US Supreme Court: The women in the running to replace Stephen Breyer
US President Joe Biden has affirmed that he will appoint a black woman to the top US court for the first time in history.
The eventual nominee will take up a seat to be vacated by liberal Justice Stephen Breyer, who will retire in June.
Appearing with Mr Breyer on Thursday, Mr Biden promised a replacement with the "experience and integrity" needed for the role.
He said he'll announce his pick by the end of February. Three judges are considered top contenders.
Ketanji Brown Jackson
Ketanji Brown Jackson, 51, is widely believed to be the top contender to replace Justice Breyer.
Born in Washington DC and raised in Miami, Ms Jackson currently serves on the influential US Court of Appeals for the DC circuit. Three current justices previously served on the court.
"Presidents are not kings," she wrote in a 2019 ruling compelling a former aide to President Trump to testify in the Russia meddling probe.
"They do not have subjects, bound by loyalty or blood, whose destiny they are entitled to control."
The jurist has two degrees from Harvard University, which she attended as an undergraduate and as a law student, once serving as editor of the Harvard Law Review.
During her time at Harvard, she led protests against a student who draped a Confederate flag from his dorm window.
Her parents are both graduates of historically black colleges who began their careers are teachers.
Ms Jackson has also clerked for three federal judges in the past, most notably Justice Breyer himself from 1999-2000.
In January 2021, she was among President Biden's very first judicial picks, to fill the court seat vacated by his current Attorney General Merrick Garland.
At that confirmation hearing, former House Speaker and ex-Republican vice-presidential candidate Paul Ryan introduced her; Mr Ryan is a relative by marriage.
"Our politics may differ, but my praise for Ketanji's intellect, for her character, for her integrity, it is unequivocal," he said.
Ms Jackson's husband is a surgeon and she has two children.
Leondra Kruger
Leondra Kruger, 45, is in her eighth year on the California Supreme Court.
Born to a Jamaican immigrant mother and a Jewish father, the Pasadena native is a graduate of Harvard University and Yale Law School, where she was the first black woman to serve as editor of the Yale Law Journal.
In 2016, she became the first California Supreme Court judge to give birth while serving on the bench.
Ms Kruger previously worked at the Obama Department of Justice, from 2007-13.
During her tenure, she argued 12 cases before the US Supreme Court as deputy to the Solicitor General, the official who represents the government before the high court.
She reportedly twice turned down offers to serve as the Solicitor General.
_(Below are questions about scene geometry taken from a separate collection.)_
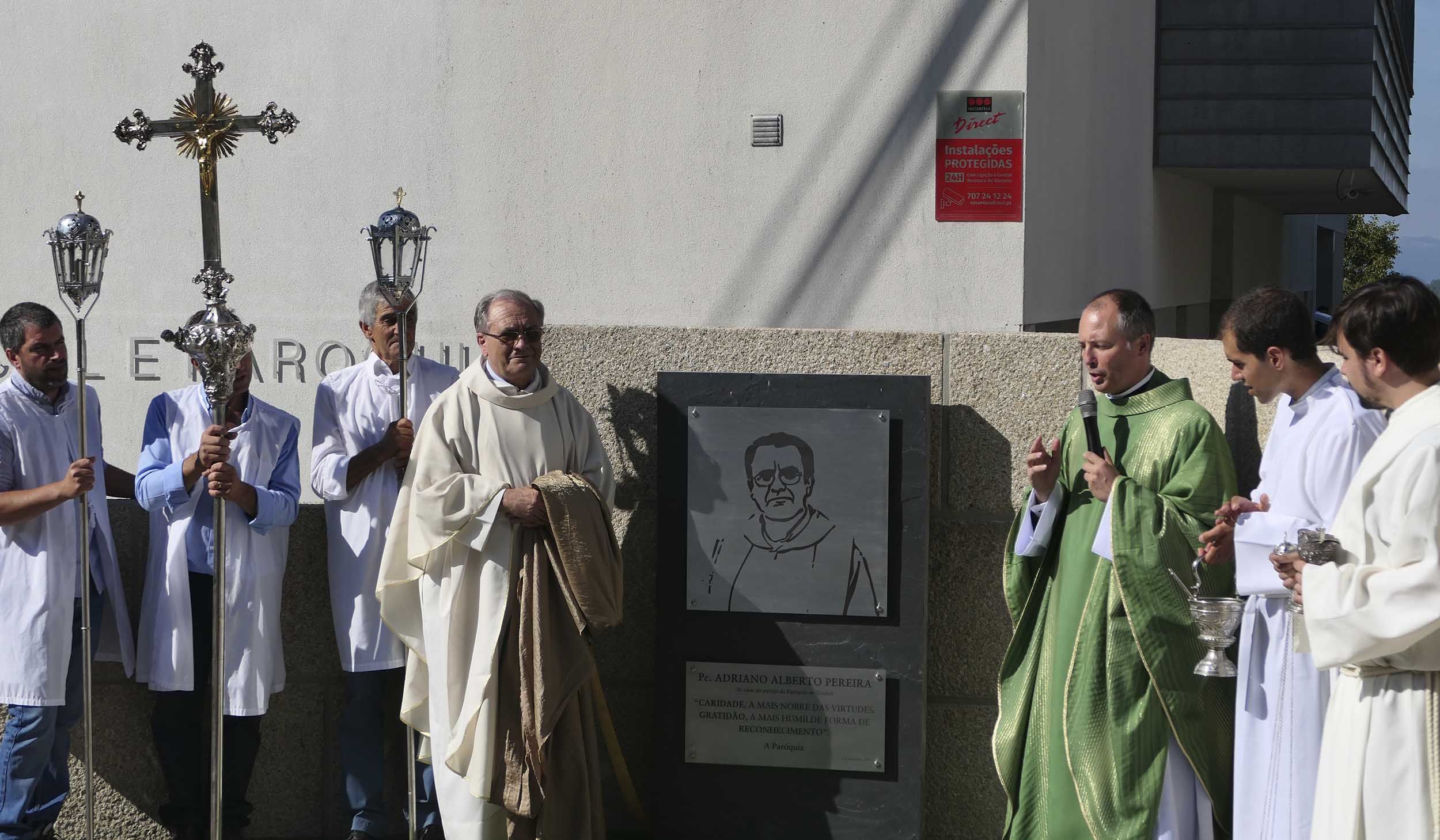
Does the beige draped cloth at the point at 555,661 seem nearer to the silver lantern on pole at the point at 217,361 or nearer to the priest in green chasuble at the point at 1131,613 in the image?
the silver lantern on pole at the point at 217,361

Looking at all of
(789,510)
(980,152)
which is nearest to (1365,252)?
(980,152)

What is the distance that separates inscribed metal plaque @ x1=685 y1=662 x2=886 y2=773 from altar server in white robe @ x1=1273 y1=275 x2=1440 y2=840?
1801 mm

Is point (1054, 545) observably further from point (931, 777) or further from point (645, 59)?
point (645, 59)

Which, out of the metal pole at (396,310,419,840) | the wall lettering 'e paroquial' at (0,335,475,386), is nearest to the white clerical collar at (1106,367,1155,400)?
the metal pole at (396,310,419,840)

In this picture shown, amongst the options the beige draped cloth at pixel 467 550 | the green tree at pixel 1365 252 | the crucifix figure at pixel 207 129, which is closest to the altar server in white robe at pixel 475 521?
the beige draped cloth at pixel 467 550

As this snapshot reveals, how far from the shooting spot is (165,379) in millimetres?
7961

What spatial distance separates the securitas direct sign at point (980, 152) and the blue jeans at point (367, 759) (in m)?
3.96

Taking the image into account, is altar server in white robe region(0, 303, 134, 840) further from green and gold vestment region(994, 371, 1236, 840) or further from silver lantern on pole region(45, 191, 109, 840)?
green and gold vestment region(994, 371, 1236, 840)

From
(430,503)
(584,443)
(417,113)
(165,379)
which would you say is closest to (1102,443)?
(584,443)

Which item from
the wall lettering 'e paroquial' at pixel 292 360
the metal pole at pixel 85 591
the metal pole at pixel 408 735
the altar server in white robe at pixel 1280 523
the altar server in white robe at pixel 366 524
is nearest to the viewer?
the altar server in white robe at pixel 1280 523

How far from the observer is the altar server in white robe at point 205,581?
485cm

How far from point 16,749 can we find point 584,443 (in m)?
2.00

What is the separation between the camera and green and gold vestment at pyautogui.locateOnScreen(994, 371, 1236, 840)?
164 inches

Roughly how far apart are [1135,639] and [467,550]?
6.66 ft
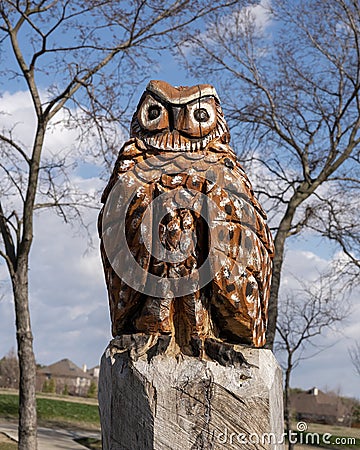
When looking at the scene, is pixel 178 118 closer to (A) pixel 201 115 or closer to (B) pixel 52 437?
(A) pixel 201 115

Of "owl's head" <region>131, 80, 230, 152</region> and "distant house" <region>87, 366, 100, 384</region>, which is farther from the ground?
"distant house" <region>87, 366, 100, 384</region>

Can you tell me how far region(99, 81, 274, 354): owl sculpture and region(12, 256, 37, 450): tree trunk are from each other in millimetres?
5507

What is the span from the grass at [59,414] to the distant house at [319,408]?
6.94m

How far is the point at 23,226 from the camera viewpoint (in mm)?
8258

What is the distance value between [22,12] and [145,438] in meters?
6.96

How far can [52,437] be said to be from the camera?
11.9m

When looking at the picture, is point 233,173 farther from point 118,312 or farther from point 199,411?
point 199,411

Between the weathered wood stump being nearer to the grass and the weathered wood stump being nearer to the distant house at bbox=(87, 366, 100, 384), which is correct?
the grass

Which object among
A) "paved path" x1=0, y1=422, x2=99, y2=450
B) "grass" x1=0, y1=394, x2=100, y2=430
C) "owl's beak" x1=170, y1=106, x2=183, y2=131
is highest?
"owl's beak" x1=170, y1=106, x2=183, y2=131

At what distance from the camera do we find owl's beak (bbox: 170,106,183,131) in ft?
9.72

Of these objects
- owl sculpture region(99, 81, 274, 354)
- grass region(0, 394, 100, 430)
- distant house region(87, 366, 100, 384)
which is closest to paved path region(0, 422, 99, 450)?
grass region(0, 394, 100, 430)

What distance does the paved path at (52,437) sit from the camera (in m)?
10.5

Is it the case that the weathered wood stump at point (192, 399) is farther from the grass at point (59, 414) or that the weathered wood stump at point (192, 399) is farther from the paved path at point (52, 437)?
the grass at point (59, 414)

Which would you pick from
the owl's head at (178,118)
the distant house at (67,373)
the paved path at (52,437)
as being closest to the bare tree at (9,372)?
the distant house at (67,373)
The jurist also once clerked for late Supreme Court Justice John Paul Stevens.
Her husband is a lawyer and she has two young children.
J Michelle Childs
Julianna Michelle Childs, 55, has served on the federal bench in South Carolina since 2010.
She also previously served as a circuit court judge in the state.
Unlike Ms Jackson and Ms Kruger, Ms Childs did not attend an Ivy League school, instead going to the University of South Carolina Law School.
In private practice, she was the first black female partner at a major law firm in the state.
Congressman Jim Clyburn, an influential black politician in the state whose endorsement of Mr Biden is widely credited with saving his 2020 campaign, has advocated for Ms Childs to be nominated because of her unorthodox resume.
Most recently, Mr Biden nominated Ms Childs to the DC Circuit Court of Appeals.
Why it matters
Black women make up only about three percent of the federal judiciary, according to data from the Federal Judicial Center, the court system's research arm.
Dr Taneisha Means, a political science professor at Vassar College, who researches race and judicial politics, says that a history of racism, sexism and elitism in the legal profession contributes to the scarcity.
Black law students are often left on the outside looking in because they did not go to an Ivy League university, or because they never clerked for a federal judge, said Dr Means, meaning few ever become eligible for the high court.
Ms Means added that a gruelling confirmation process in the US Senate likely makes federal judgeships even less palatable. Recent analysis indicates non-white nominees often face much longer waits than their white counterparts to be confirmed by the mostly white chamber.
Strengthening the diversity of the judicial branch has been a key priority for the Biden administration.
The Senate confirmed 40 new district and appellate judges last year, the most for a president in his first year since Ronald Reagan in 1981. Among them are the first Muslim-American judge and five black women.